PROBLEM STATEMENT:
Transcribe the entries that come next exactly, but not the pictures they contain.

Short web captions:
----

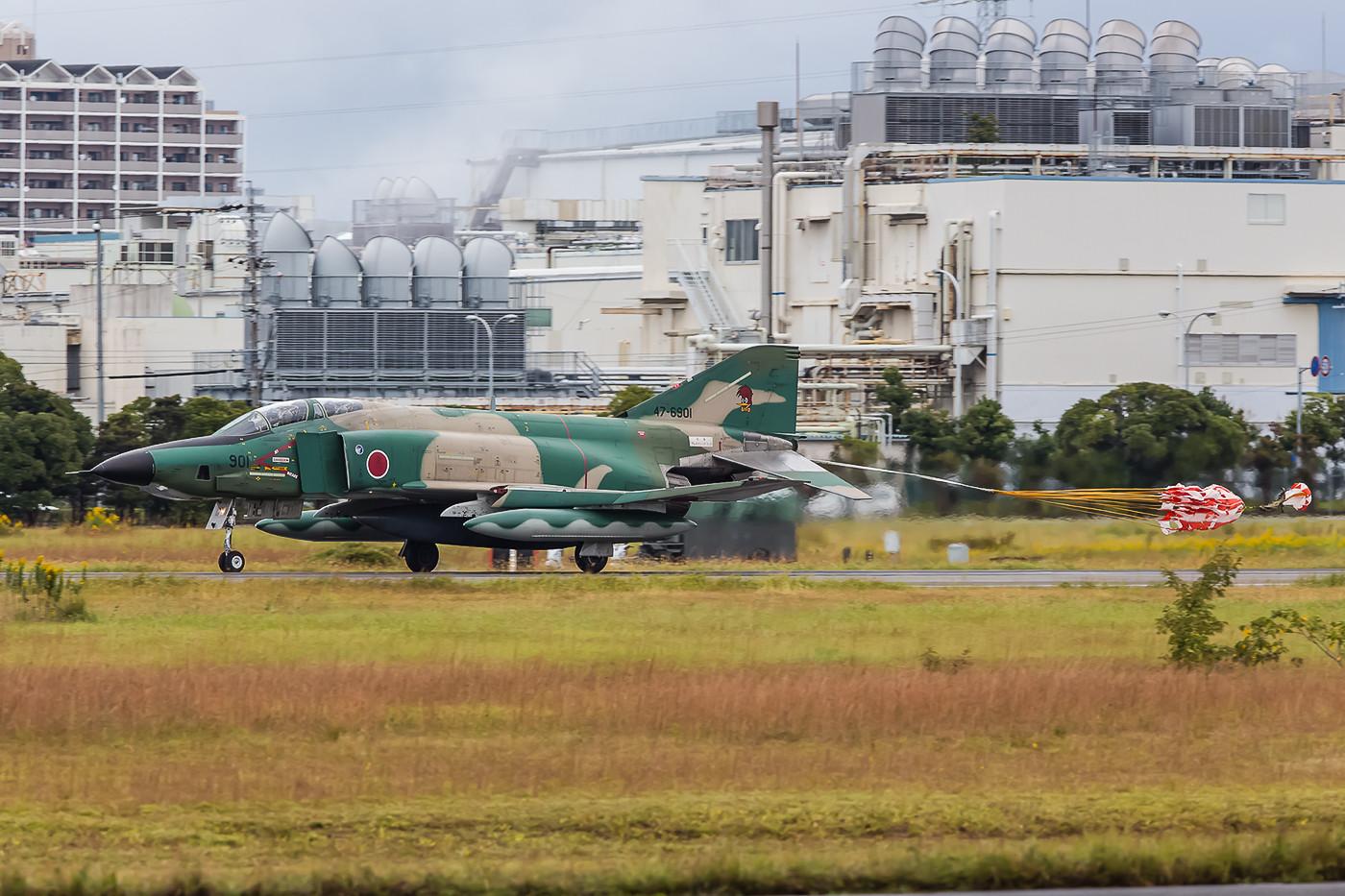 RF-4EJ Kai der 501st Hikotai aus Hyakuri landet mit Schirm. Die Maschinen waren zum Training für das Review am folgenden Wochenende nach Hamamtsu gekommen.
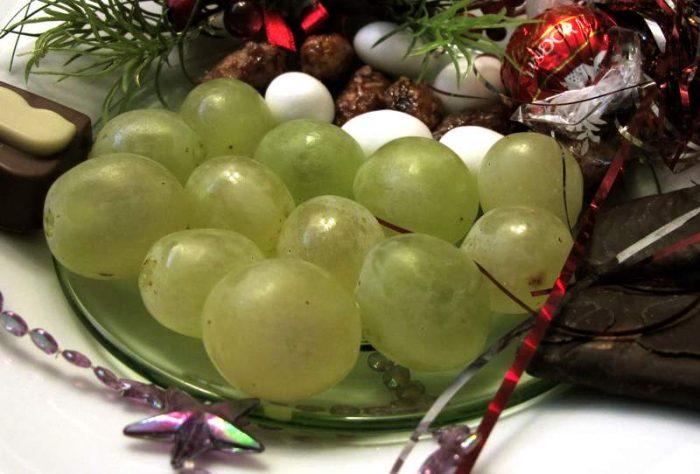 12 виноградин на новый год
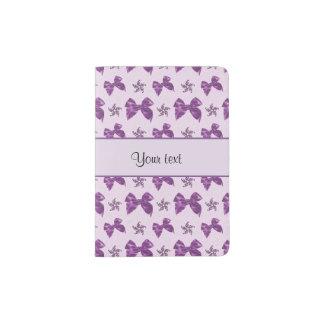 Lazos de satén púrpuras hermosos portapasaportes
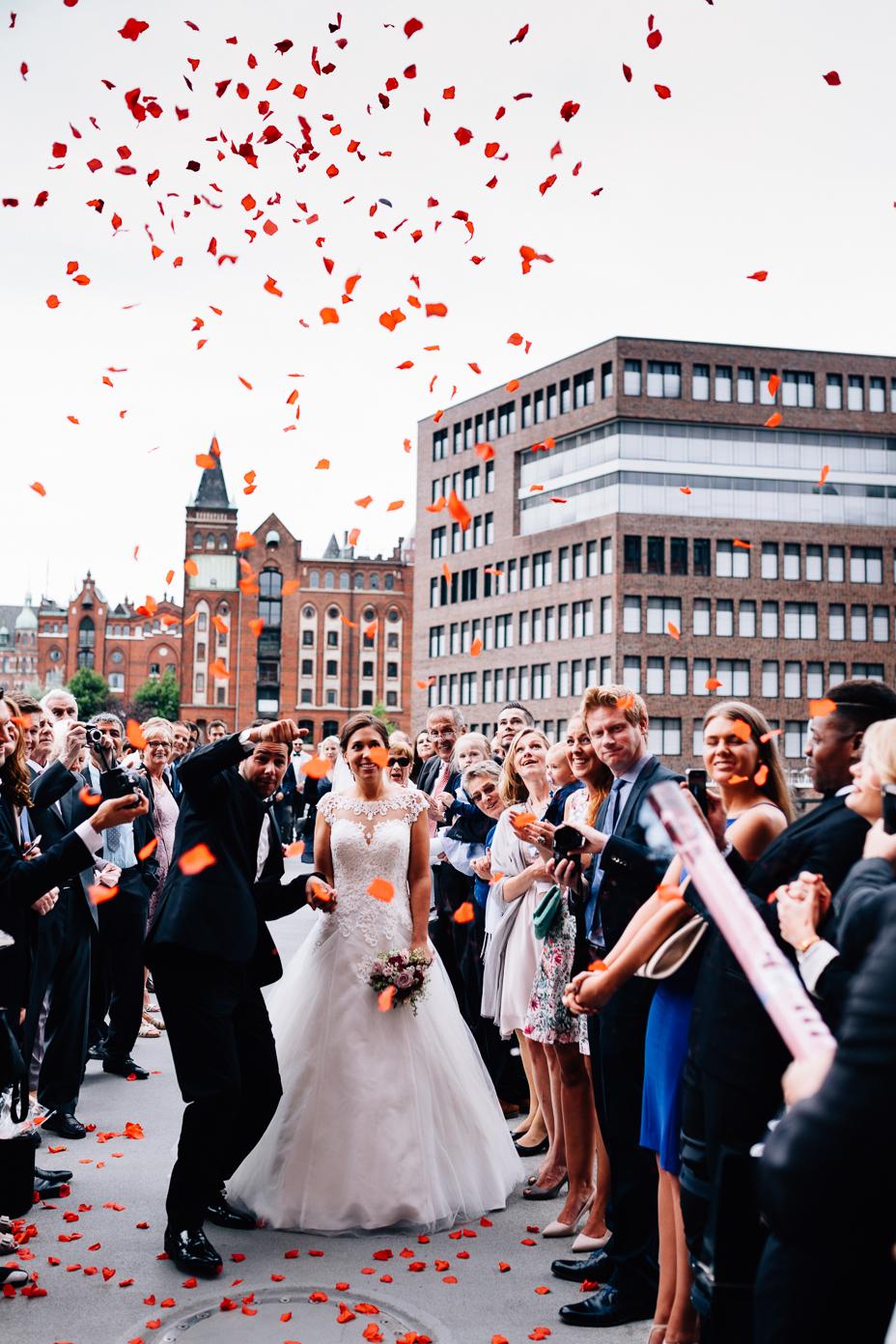 Ein Tag in Hamburg`s Speicherstadt Hochzeitsreportage Hamburg Kaispeicher B Deck 10 Alster Hochzeitsfotograf Konfettikanone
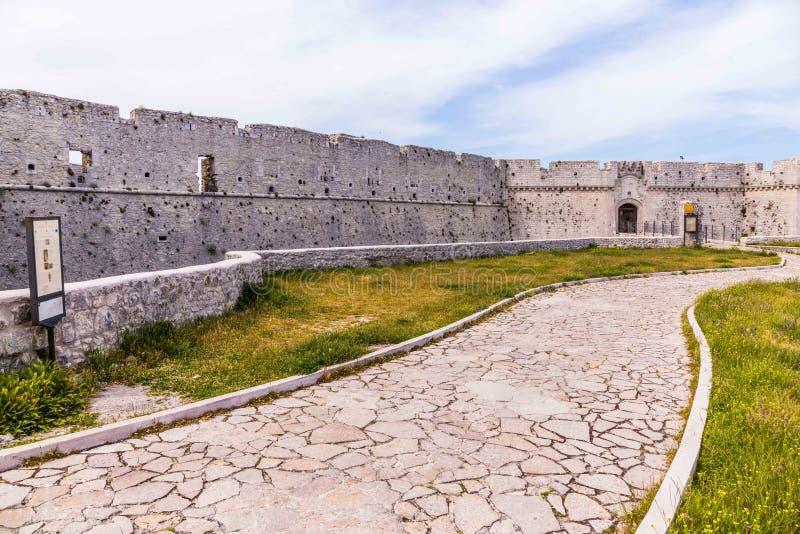 Regardez le château en ville d'Angelo de ` de Monte Sant, vieux village, dans Pouilles photographie stock libre de droits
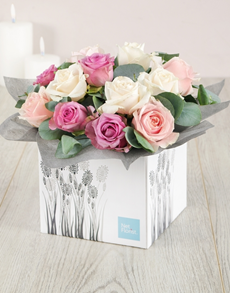 flowers: Pastel Rose Box!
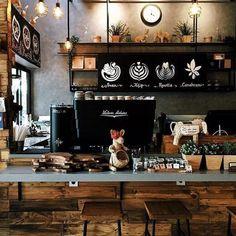 Coffee Shop Bar, Coffee Shop Design, Coffee Bars, Coffee Coffee, Deco Restaurant, Restaurant Design, Café Design, Design Model, Coffee Shop Aesthetic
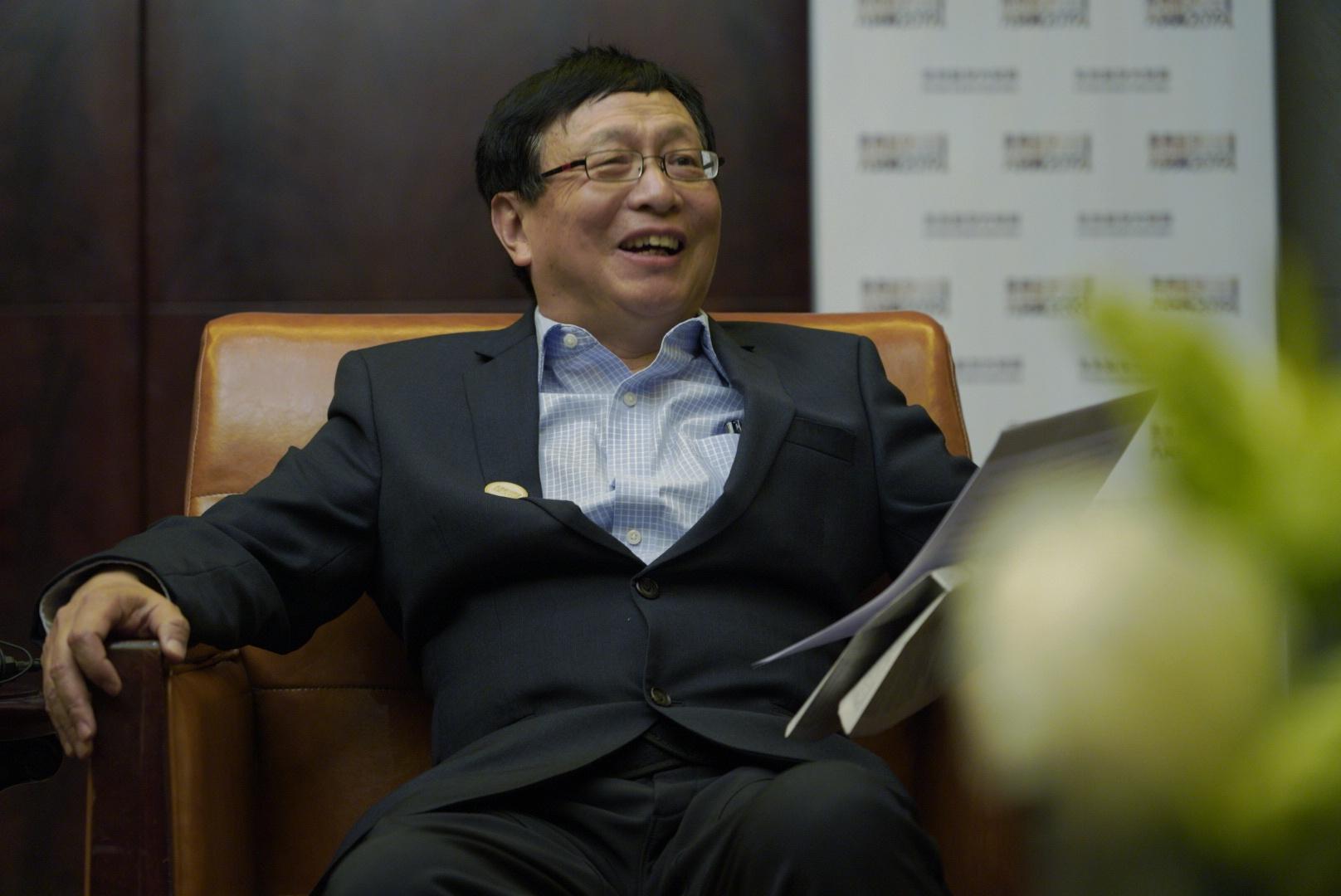张益唐:面对媒体不再逃避,关心国足、AI【数学传奇人物】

----

EXERCISE RESULT:
 RF-4EJ Kai der 501st Hikotai aus Hyakuri landet mit Schirm. Die Maschinen waren zum Training für das Review am folgenden Wochenende nach Hamamtsu gekommen.
 12 виноградин на новый год
 Lazos de satén púrpuras hermosos portapasaportes
 Ein Tag in Hamburg`s Speicherstadt Hochzeitsreportage Hamburg Kaispeicher B Deck 10 Alster Hochzeitsfotograf Konfettikanone
 Regardez le château en ville d'Angelo de ` de Monte Sant, vieux village, dans Pouilles photographie stock libre de droits
 flowers: Pastel Rose Box!
 Coffee Shop Bar, Coffee Shop Design, Coffee Bars, Coffee Coffee, Deco Restaurant, Restaurant Design, Café Design, Design Model, Coffee Shop Aesthetic
张益唐:面对媒体不再逃避,关心国足、AI【数学传奇人物】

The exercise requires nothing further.